Khalil Gibran is America’s third best-selling poet, only being outsold by William Shakespeare and the Chinese philosopher, Lao-Tze.
Thousands are familiar with the lines of this renowned poet and echo his words to this day. Some of his famous poetic quotes include: “Life without love is like a tree without blossoms or fruit,” and “Yesterday is but today’s memory, and tomorrow is today’s dream.” Another well-known quote from Gibran reads as follows: “If you love somebody, let them go, for if they return, they were always yours. If they don’t, they never were.”
Gibran reached Ellis Island from Lebanon in 1895. As a child, he was one of 33,289 other immigrant children who arrived on our shores that year, of a total of 3.4 million immigrants who arrived from 1892 until 1954.
Today, forty percent of Americans have ancestors who reached Ellis Island during that period, a staggering amount. Gibran did not become an American citizen, as he loved his homeland, but he together with other Arabs, Jews, Poles, Germans, and Italians, “pioneered a unique, easy-listening, deeply-rooted culture of the uprooted that was surprisingly universal yet distinctly American.”
Gibran found refuge in America along with his mother and three siblings in South Boston. It wasn’t long before he began mastering the English language. He remained connected to his Maronite Christian heritage though and went back to Lebanon where he studied for four years from 1898 onwards.

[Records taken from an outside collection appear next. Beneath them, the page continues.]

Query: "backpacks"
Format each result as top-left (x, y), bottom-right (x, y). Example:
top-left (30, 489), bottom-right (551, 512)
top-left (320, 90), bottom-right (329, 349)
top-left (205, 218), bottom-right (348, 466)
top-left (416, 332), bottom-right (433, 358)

He wrote a bestseller, The Prophet, which was published in 1923 and was found to be an appealing read to Americans living in the depression era. They were in search of something to uplift them and welcomed his works of writing. By the late 1950s, the book which focused on love and marriage, freedom and work, clothing, and food, managed to sell over a million copies. There was a further surge in sales of the book in the 1960s and to date, over 100 million copies have sold.